How Small Law Firms Can Use Year-End Reviews to Build Stronger Operations
December 11, 2025
How Small Law Firms Can Use Year-End Reviews to Build Stronger Operations
As Megan Zavieh explains in an Attorney at Work article, the final weeks of the year offer a practical opportunity for small law firms to step back, assess their operational systems, and pinpoint ethics vulnerabilities that merit closer attention. This overview sets the stage for a structured, honest review that helps managing partners determine where to focus early in the new year. Zavieh frames the process as a way to narrow priorities, strengthen weak spots, and enter January with a clearer sense of direction.
Start by listing the key components of the firm’s business, including advertising and intake, calendaring, file management, billing, trust accounting, insurance, and communication. Solo and small law firms may also need to consider personnel, office arrangements, and outsourced support. Once the list is complete, sort each category into levels of concern, with the issues that “keep you up at night” forming the first tier for a deeper audit.

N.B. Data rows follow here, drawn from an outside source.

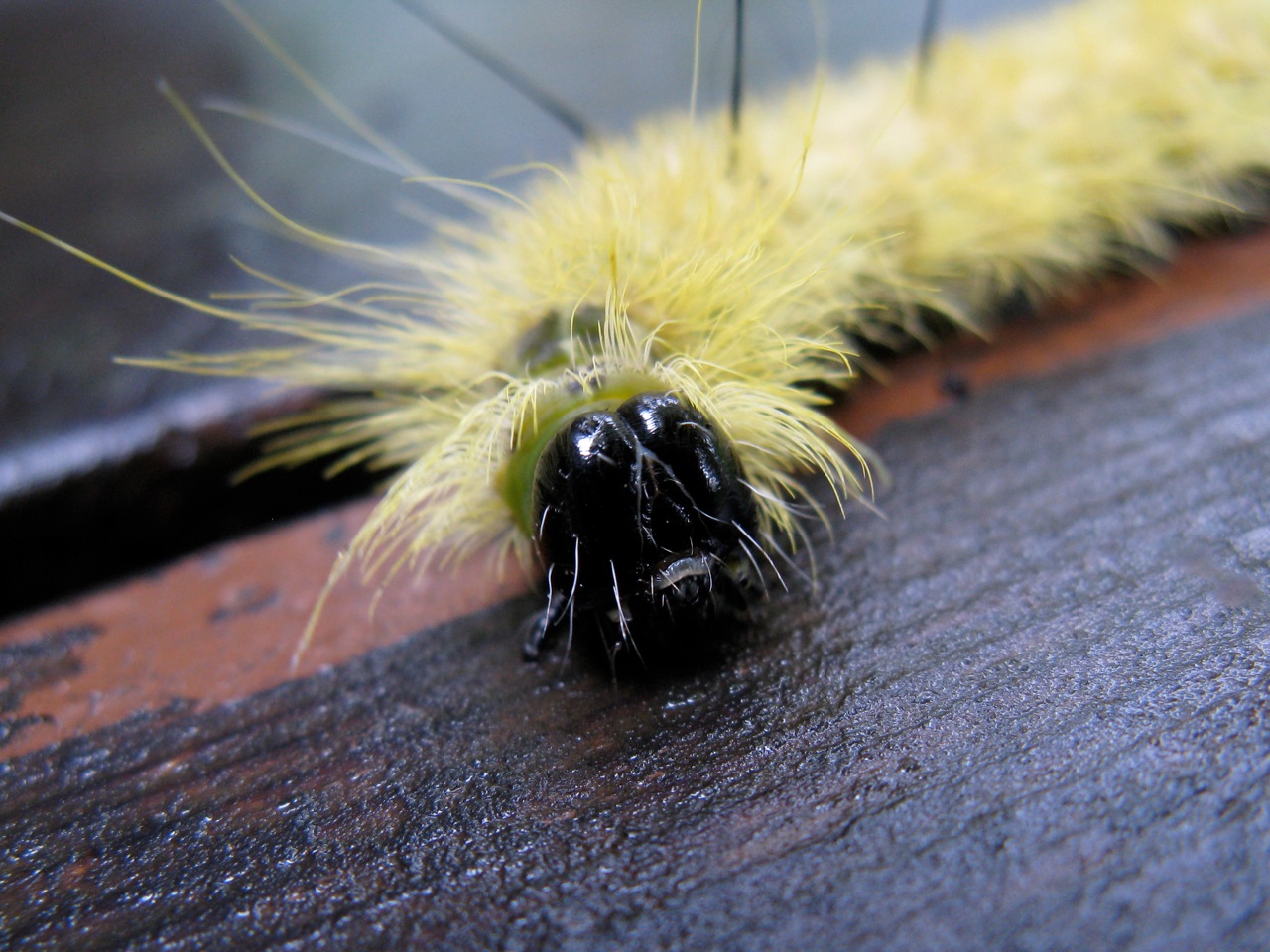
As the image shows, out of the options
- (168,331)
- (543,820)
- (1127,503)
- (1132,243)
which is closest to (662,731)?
(543,820)

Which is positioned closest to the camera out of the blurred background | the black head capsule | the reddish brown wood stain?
the black head capsule

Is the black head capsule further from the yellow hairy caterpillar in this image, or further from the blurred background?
the blurred background

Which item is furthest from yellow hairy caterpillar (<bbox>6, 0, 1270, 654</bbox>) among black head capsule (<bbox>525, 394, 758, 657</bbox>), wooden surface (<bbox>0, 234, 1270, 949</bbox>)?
wooden surface (<bbox>0, 234, 1270, 949</bbox>)

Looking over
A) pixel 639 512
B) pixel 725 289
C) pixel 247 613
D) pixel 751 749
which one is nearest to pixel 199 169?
pixel 247 613

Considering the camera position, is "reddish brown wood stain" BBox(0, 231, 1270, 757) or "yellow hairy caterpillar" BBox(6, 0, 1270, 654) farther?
"reddish brown wood stain" BBox(0, 231, 1270, 757)

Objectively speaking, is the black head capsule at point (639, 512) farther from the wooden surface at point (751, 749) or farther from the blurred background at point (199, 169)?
the blurred background at point (199, 169)

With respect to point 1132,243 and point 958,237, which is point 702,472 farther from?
point 1132,243

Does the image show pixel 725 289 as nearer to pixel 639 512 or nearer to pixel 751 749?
pixel 639 512
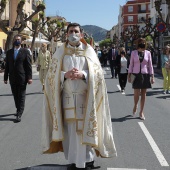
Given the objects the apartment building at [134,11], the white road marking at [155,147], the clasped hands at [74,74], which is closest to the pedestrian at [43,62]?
the white road marking at [155,147]

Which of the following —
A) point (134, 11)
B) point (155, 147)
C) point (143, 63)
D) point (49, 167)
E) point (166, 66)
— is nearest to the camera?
point (49, 167)

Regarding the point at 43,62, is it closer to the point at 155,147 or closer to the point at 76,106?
the point at 155,147

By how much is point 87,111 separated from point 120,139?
2.40 meters

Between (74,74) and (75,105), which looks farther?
(75,105)

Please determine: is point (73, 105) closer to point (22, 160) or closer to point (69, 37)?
point (69, 37)

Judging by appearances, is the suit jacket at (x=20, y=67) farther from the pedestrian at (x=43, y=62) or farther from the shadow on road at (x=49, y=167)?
the pedestrian at (x=43, y=62)

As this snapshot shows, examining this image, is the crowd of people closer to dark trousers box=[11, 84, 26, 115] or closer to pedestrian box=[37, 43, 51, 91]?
dark trousers box=[11, 84, 26, 115]

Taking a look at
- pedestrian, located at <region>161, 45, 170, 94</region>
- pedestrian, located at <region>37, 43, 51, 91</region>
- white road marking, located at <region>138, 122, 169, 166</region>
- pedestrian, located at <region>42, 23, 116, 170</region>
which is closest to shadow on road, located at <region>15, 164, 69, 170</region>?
pedestrian, located at <region>42, 23, 116, 170</region>

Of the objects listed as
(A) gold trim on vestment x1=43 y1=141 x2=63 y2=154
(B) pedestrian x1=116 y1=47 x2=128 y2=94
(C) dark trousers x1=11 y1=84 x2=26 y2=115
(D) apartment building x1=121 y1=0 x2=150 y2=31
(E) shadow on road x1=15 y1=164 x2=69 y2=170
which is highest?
(D) apartment building x1=121 y1=0 x2=150 y2=31

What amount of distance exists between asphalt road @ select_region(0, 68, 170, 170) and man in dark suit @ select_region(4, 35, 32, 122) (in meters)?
0.66

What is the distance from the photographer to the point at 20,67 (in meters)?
8.17

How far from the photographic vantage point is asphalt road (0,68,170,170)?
17.1ft

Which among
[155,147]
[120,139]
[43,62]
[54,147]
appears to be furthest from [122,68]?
[54,147]

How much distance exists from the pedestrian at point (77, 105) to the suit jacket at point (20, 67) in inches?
145
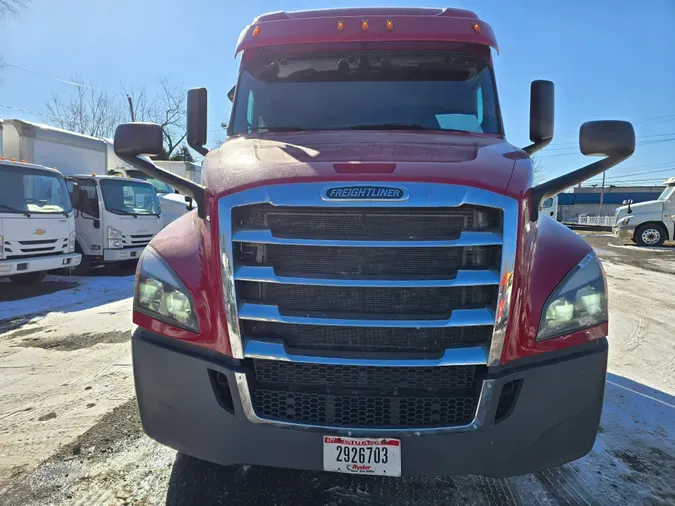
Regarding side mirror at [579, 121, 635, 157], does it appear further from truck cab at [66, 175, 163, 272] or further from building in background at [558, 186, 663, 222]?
building in background at [558, 186, 663, 222]

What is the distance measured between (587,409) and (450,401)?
60 cm

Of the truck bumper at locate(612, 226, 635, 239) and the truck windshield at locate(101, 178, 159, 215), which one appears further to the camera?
the truck bumper at locate(612, 226, 635, 239)

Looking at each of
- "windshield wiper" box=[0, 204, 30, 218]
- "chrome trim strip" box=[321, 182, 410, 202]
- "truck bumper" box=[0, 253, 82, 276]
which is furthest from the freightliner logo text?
"windshield wiper" box=[0, 204, 30, 218]

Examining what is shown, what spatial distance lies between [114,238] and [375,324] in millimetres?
10054

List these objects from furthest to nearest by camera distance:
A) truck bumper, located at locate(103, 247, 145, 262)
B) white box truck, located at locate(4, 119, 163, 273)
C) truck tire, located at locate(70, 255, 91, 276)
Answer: truck tire, located at locate(70, 255, 91, 276) < truck bumper, located at locate(103, 247, 145, 262) < white box truck, located at locate(4, 119, 163, 273)

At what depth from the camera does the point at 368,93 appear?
3.27 metres

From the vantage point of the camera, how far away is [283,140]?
111 inches

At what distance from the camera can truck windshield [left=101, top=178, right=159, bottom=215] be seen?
10.9 meters

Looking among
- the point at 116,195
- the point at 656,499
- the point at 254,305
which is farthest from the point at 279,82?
the point at 116,195

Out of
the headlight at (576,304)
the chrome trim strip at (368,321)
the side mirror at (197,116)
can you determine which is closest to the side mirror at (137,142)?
the side mirror at (197,116)

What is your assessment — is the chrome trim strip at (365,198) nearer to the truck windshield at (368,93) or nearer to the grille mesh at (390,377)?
the grille mesh at (390,377)

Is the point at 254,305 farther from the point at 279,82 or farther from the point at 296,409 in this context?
the point at 279,82

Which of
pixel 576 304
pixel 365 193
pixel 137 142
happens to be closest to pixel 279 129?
pixel 137 142

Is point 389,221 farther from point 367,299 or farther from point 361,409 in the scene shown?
point 361,409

From there, Zavieh encourages a candid evaluation of whether existing systems actually function as intended. She cites examples such as incomplete client files, outdated malpractice coverage, overlapping tech subscriptions, and the absence of an internal policy governing staff use of generative AI.
Systems matter because minor operational lapses can escalate into ethics problems, and even basic process improvements reduce stress and risk. Managing partners should identify pain points now, gather resources before year-end, and enter the new year ready to make targeted, meaningful improvements.